» Written problem
All records should be reproduced verbatim.

________

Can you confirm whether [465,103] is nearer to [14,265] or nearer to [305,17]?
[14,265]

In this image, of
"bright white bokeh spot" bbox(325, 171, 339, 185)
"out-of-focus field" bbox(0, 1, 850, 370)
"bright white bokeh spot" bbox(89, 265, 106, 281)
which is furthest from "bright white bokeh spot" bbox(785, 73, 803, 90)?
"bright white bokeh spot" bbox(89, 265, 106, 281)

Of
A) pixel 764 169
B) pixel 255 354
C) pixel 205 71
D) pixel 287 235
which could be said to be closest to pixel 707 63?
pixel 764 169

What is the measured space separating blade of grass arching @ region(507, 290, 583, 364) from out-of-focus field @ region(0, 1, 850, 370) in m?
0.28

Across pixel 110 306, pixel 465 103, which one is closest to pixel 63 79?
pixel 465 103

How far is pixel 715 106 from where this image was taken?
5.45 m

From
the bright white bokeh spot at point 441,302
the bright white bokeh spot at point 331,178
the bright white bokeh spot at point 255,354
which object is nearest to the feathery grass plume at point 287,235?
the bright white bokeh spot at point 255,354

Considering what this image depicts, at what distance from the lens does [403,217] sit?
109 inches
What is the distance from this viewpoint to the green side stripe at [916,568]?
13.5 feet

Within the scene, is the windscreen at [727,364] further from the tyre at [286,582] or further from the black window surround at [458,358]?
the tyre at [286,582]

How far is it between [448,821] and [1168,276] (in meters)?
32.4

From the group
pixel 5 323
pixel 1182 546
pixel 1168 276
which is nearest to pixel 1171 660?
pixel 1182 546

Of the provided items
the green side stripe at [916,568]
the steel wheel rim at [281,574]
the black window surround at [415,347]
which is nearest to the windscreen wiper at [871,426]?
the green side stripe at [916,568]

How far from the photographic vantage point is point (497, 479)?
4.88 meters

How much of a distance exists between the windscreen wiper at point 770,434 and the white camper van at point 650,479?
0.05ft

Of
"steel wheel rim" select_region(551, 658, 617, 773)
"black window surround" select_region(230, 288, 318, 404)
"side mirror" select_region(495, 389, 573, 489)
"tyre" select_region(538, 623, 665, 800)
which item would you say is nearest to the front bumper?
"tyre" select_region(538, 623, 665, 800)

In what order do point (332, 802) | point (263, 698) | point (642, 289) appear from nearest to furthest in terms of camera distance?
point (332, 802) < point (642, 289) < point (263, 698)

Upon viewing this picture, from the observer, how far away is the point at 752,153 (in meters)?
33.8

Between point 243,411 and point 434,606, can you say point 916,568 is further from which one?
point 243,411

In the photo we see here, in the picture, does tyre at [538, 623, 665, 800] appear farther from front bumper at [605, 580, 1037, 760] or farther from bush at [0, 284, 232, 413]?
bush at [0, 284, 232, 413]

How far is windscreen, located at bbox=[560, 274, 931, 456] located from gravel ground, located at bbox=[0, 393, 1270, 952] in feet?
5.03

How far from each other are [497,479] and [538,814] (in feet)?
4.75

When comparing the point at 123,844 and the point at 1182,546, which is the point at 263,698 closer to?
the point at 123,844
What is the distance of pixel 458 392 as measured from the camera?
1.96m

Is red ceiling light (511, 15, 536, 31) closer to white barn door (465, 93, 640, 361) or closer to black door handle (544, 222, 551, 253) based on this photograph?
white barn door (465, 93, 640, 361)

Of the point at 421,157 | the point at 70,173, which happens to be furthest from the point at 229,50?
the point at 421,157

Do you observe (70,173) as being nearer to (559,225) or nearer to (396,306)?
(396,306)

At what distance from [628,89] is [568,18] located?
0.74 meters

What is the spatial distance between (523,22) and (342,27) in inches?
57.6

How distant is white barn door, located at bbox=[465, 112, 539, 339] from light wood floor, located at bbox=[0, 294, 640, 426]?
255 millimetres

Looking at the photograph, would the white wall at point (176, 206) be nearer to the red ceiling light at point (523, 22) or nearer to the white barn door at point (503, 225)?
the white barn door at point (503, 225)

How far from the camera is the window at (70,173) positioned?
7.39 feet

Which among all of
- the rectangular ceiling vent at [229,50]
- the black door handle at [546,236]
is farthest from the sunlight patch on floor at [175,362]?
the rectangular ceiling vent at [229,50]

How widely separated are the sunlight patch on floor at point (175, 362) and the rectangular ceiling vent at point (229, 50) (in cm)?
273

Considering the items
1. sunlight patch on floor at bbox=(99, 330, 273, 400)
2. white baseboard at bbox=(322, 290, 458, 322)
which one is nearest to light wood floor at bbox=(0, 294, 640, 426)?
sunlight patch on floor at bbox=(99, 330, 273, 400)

________

» Answer to this problem
Can you confirm whether [465,103] is nearer to [14,265] or nearer to [305,17]?
[14,265]

In this image, of
"bright white bokeh spot" bbox(325, 171, 339, 185)
"out-of-focus field" bbox(0, 1, 850, 370)
"bright white bokeh spot" bbox(89, 265, 106, 281)
which is furthest from "bright white bokeh spot" bbox(785, 73, 803, 90)?
"bright white bokeh spot" bbox(89, 265, 106, 281)

Of
A) pixel 764 169
B) pixel 255 354
C) pixel 205 71
D) pixel 287 235
which could be said to be closest to pixel 707 63?
pixel 764 169

What is the measured space separating blade of grass arching @ region(507, 290, 583, 364) from out-of-focus field @ region(0, 1, 850, 370) in m?
0.28

Across pixel 110 306, pixel 465 103, which one is closest to pixel 63 79?
pixel 465 103

How far is pixel 715 106 from where this image was taken?
5.45 m

From
the bright white bokeh spot at point 441,302
the bright white bokeh spot at point 331,178
the bright white bokeh spot at point 255,354
which object is nearest to the feathery grass plume at point 287,235?
the bright white bokeh spot at point 255,354

Considering what this image depicts, at what distance from the lens does [403,217] sit?
109 inches
What is the distance from this viewpoint to the green side stripe at [916,568]?
13.5 feet

Within the scene, is the windscreen at [727,364] further from the tyre at [286,582] or further from the black window surround at [458,358]?
the tyre at [286,582]

How far is it between [448,821] and [1168,276] (in meters)?
32.4

From the group
pixel 5 323
pixel 1182 546
pixel 1168 276
which is nearest to pixel 1171 660?
pixel 1182 546

Of the provided items
the green side stripe at [916,568]
the steel wheel rim at [281,574]
the black window surround at [415,347]
which is nearest to the windscreen wiper at [871,426]?
the green side stripe at [916,568]

How far from the photographic vantage point is point (497, 479)?
4.88 meters

How much of a distance exists between the windscreen wiper at point 770,434 and the white camper van at point 650,479?
0.05ft

Of
"steel wheel rim" select_region(551, 658, 617, 773)
"black window surround" select_region(230, 288, 318, 404)
"side mirror" select_region(495, 389, 573, 489)
"tyre" select_region(538, 623, 665, 800)
which item would you say is nearest to the front bumper?
"tyre" select_region(538, 623, 665, 800)

In what order do point (332, 802) | point (263, 698) | point (642, 289) appear from nearest to furthest in terms of camera distance?
point (332, 802) < point (642, 289) < point (263, 698)

Upon viewing this picture, from the observer, how far away is the point at 752,153 (in meters)?
33.8

Between point 243,411 and point 434,606, can you say point 916,568 is further from which one?
point 243,411

In the photo we see here, in the picture, does tyre at [538, 623, 665, 800] appear farther from front bumper at [605, 580, 1037, 760] or farther from bush at [0, 284, 232, 413]?
bush at [0, 284, 232, 413]

How far is windscreen, located at bbox=[560, 274, 931, 456] located from gravel ground, located at bbox=[0, 393, 1270, 952] in feet?
5.03

How far from each other are [497,479] and [538,814] (in feet)?
4.75

When comparing the point at 123,844 and the point at 1182,546, which is the point at 263,698 closer to?
the point at 123,844
What is the distance of pixel 458 392 as measured from the camera?
1.96m

Is red ceiling light (511, 15, 536, 31) closer to white barn door (465, 93, 640, 361) or closer to black door handle (544, 222, 551, 253) based on this photograph?
white barn door (465, 93, 640, 361)

Of the point at 421,157 | the point at 70,173, which happens to be furthest from the point at 229,50?
the point at 421,157

Do you observe (70,173) as being nearer to (559,225) or nearer to (396,306)?
(396,306)

At what distance from [628,89] is [568,18] located?
0.74 meters

What is the spatial distance between (523,22) and (342,27) in inches?
57.6

How distant is white barn door, located at bbox=[465, 112, 539, 339] from light wood floor, located at bbox=[0, 294, 640, 426]?
255 millimetres

Looking at the photograph, would the white wall at point (176, 206) be nearer to the red ceiling light at point (523, 22) or nearer to the white barn door at point (503, 225)?
the white barn door at point (503, 225)

How far from the camera is the window at (70,173) positioned?
7.39 feet

Which among all of
- the rectangular ceiling vent at [229,50]
- the black door handle at [546,236]
is farthest from the sunlight patch on floor at [175,362]?
the rectangular ceiling vent at [229,50]

How widely separated are the sunlight patch on floor at point (175, 362) and the rectangular ceiling vent at point (229, 50) (in cm)?
273

Considering the items
1. sunlight patch on floor at bbox=(99, 330, 273, 400)
2. white baseboard at bbox=(322, 290, 458, 322)
which one is nearest to light wood floor at bbox=(0, 294, 640, 426)?
sunlight patch on floor at bbox=(99, 330, 273, 400)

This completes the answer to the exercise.